Healthcare as an engine
Gawande has been vocal about his ideas to improve health care and lower costs. He has advocated more integration in healthcare, saying in a 2012 TED Talk that the ones getting the best results at the lowest costs have found ways to get all the different pieces to come together into a whole.
"There's a famous thought experiment that touches exactly on this that said, what if you built a car from the very best car parts? Well it would lead you to put in Porsche brakes, a Ferrari engine, a Volvo body, a BMW chassis. And you put it all together and what do you get? A very expensive pile of junk that does not go anywhere. And that is what medicine can feel like sometimes. It's not a system."
The cost of care
At the annual meeting of America’s Health Insurance Plans, Gawande said that drug costs are an impediment to recovery.

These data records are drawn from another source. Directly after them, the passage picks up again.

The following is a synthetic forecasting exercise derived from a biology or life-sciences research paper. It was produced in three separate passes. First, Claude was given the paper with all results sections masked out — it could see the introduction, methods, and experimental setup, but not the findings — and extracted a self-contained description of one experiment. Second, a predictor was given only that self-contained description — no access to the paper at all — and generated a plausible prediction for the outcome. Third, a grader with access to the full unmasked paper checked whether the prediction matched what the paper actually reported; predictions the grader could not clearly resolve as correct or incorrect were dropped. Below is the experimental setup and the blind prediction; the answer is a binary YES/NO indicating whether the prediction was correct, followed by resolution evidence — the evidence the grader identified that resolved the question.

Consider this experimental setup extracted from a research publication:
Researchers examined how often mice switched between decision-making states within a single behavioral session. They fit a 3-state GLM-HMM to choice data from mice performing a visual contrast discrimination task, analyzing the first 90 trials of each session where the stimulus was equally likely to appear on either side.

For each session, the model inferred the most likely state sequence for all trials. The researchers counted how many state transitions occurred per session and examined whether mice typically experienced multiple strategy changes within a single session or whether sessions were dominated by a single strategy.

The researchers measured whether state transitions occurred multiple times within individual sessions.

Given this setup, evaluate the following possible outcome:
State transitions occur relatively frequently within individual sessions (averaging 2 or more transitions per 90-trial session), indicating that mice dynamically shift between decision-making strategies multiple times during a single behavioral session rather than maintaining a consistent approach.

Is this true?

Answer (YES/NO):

“We are screaming right now about pharmaceutical costs ... and that is just 10 percent” of total U.S. healthcare spending, Gawande said, noting how patients faced with a $200 drug co-pay see that as standing between them and their health.
Healthcare is too complex in America
The high cost of healthcare is also having an impact on doctors and hospitals in how they do their job, he wrote in a 2015 New Yorker article based on his 2009 book, “The Cost Conundrum.”
But, whichever way we go (and this being America, we’ll no doubt try to do some hodgepodge of it all), we cannot let the complexities blind us to the core concern. The one thing the medical profession is not rewarded for is providing better, higher-value care. We are financially rewarded either for doing more stuff or for securing monopoly power. In a fee-for-service payment system — a system of paying doctors and hospitals by pill and procedure — we are actually penalized for making the effort to organize and deliver care with the best service, quality, and efficiency we can. That’s why both public and private insurers are rolling out reforms like “bundled payments” (paying a package price for certain conditions) and “accountable care” (sharing savings doctors and hospitals produce from more efficient care) — they want to replace our system of paying for stuff with one that pays for outcomes.